Work to be completed
In the Ragged Island sailing post, copy the passage starting with "Rude Awakenings and" and going on through "day of diving.", and substitute "spiny lobster" for "slipper lobster".

Page excerpt
• • • • • • •

Rude Awakenings and Ragged Island Fun

The beautiful sunset and fresh slipper lobster on the southern tip of Long Island had us in love with our magical lives… But that didn’t last long. The wind switched and the boat started rocking, just a little bit though and I was nearly rocked to sleep, weary to the bones from my day of diving.

Then the rocking and rolling got a little worse, then a little worse, then even worse, till finally we were being thrown out of bed!! Why!?! Argh, just want to go to Sleep!!!!

Sleeping was out of the question now though, instead we were running a fire drill around the boat trying to store everything before it crashed to the floor.

        Pulled back from the edge of sleep I was not in a delightful mood. The radio crackling with Isabelle’s voice from S/V mars reminded us that we weren’t the only ones having a terrible time.

“We think that we rather sail, not possible to sleep,” She says in her practiced english.

I look to Alyssa and she nods.

“I think so too, 50 miles to the Jumentos. If we leave now we should be there by sunrise!” I say trying to feign excitement for this impromptu overnight sail.

The bahamas waters never cease to amaze, tired as could be, I still have to appreciate the simple light cutting through the crystal water, lighting it up like a blue diamond until it highlights the white sand bottom 20 feet down.

• • • • • • •

(Dataset items)
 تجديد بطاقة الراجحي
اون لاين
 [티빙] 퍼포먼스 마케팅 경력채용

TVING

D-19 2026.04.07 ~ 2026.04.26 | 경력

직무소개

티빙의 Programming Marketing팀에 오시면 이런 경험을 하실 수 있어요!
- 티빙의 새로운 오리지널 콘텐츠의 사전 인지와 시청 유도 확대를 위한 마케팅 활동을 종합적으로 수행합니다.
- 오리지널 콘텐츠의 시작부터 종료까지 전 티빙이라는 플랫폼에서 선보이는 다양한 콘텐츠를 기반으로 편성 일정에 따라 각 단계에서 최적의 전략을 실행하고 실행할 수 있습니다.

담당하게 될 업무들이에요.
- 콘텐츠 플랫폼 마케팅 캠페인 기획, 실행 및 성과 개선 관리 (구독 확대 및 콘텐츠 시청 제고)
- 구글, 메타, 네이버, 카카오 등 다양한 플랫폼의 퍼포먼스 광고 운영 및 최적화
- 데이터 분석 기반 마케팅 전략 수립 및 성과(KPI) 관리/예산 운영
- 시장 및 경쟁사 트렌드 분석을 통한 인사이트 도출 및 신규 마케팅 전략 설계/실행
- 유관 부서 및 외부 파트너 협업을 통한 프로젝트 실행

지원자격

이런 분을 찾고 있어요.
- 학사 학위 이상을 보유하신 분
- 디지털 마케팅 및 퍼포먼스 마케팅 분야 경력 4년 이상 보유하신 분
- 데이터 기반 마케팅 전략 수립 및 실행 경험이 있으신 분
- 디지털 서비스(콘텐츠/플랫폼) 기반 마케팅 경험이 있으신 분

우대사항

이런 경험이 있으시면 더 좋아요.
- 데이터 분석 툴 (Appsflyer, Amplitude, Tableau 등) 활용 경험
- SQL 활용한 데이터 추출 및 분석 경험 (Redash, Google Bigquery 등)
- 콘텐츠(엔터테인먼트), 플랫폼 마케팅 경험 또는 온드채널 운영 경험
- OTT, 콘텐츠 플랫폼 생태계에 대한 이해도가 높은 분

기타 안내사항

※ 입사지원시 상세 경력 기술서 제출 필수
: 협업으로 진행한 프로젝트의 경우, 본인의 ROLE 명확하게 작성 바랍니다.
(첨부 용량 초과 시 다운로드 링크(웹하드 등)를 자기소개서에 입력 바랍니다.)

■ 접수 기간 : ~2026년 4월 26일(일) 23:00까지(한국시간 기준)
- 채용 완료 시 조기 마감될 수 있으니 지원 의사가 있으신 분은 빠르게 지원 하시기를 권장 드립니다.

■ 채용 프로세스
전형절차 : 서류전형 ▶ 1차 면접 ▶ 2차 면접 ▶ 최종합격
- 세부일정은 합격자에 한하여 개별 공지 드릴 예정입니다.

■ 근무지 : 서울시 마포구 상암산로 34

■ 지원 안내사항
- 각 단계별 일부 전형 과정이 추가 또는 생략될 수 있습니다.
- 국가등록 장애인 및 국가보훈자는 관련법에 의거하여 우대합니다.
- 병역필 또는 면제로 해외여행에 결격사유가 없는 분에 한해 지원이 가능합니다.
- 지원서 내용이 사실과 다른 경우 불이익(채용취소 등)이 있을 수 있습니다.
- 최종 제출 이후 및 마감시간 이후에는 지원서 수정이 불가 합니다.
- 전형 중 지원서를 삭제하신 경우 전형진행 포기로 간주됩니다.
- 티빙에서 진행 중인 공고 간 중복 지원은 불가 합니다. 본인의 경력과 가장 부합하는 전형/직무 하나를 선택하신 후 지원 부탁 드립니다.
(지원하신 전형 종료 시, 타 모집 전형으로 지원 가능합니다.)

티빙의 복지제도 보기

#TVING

• • • • • • •

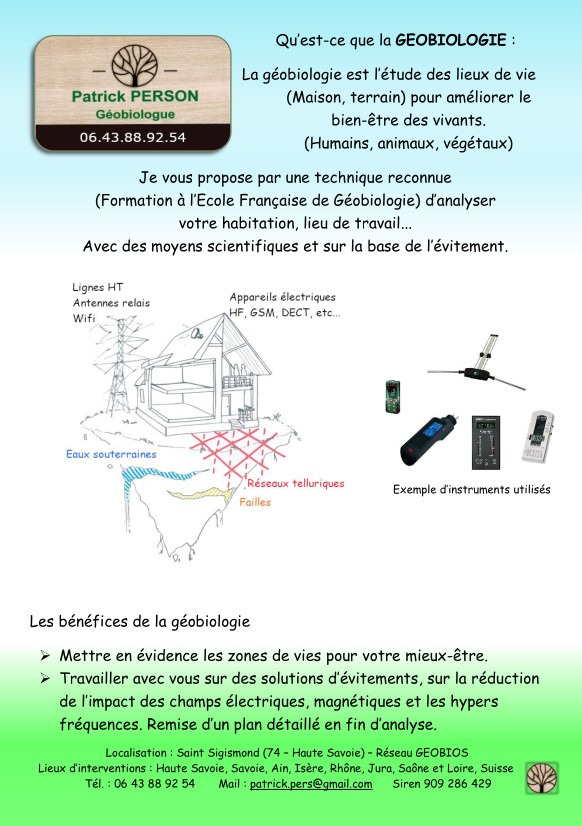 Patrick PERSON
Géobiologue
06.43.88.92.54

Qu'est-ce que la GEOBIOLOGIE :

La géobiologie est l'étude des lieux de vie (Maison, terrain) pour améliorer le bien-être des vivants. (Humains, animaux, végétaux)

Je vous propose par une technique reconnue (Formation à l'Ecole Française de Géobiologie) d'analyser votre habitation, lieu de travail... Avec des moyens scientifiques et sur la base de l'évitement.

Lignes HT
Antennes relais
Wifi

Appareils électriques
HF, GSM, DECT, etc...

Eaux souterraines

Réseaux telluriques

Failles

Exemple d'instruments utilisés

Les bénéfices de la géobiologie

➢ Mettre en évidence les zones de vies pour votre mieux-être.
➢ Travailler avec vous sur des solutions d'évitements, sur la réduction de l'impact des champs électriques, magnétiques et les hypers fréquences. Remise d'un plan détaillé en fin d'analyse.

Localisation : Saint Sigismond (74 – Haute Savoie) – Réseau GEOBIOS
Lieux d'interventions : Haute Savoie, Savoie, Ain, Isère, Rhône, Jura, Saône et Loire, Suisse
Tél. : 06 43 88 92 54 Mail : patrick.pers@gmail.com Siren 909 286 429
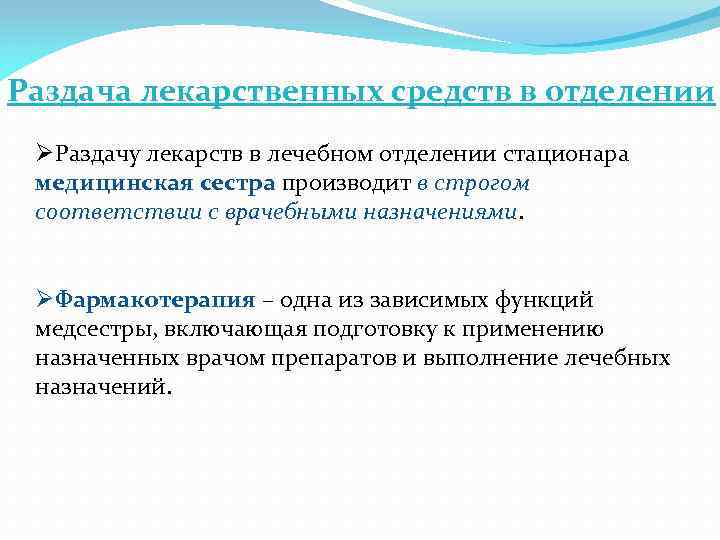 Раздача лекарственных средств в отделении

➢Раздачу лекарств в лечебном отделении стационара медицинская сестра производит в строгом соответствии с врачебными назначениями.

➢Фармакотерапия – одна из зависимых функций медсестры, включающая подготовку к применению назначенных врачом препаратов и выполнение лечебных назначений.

• • • • • • •

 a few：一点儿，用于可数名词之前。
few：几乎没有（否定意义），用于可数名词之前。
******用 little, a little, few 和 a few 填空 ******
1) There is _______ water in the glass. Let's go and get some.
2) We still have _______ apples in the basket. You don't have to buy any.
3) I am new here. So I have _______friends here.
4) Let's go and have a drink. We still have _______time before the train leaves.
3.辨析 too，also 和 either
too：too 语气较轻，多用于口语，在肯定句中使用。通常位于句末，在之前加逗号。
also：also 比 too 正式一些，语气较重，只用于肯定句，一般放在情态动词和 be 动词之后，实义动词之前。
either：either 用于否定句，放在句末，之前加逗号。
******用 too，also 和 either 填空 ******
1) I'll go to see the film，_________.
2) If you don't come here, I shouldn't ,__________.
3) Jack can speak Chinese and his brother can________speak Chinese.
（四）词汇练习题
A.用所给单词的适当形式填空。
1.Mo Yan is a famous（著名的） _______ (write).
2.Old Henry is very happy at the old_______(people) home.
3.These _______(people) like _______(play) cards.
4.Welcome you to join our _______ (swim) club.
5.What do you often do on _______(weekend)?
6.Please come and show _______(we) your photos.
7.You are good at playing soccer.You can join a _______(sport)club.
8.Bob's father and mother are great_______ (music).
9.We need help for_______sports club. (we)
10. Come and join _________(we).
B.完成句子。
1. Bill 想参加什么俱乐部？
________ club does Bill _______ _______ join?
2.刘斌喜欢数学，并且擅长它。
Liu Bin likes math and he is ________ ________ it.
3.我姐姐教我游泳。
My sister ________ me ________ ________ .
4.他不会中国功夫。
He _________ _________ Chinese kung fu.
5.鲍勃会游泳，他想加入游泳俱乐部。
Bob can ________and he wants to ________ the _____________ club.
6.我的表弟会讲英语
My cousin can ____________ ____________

• • • • • • •

Reply
Rude Awakenings and Ragged Island Fun

The beautiful sunset and fresh spiny lobster on the southern tip of Long Island had us in love with our magical lives… But that didn’t last long. The wind switched and the boat started rocking, just a little bit though and I was nearly rocked to sleep, weary to the bones from my day of diving.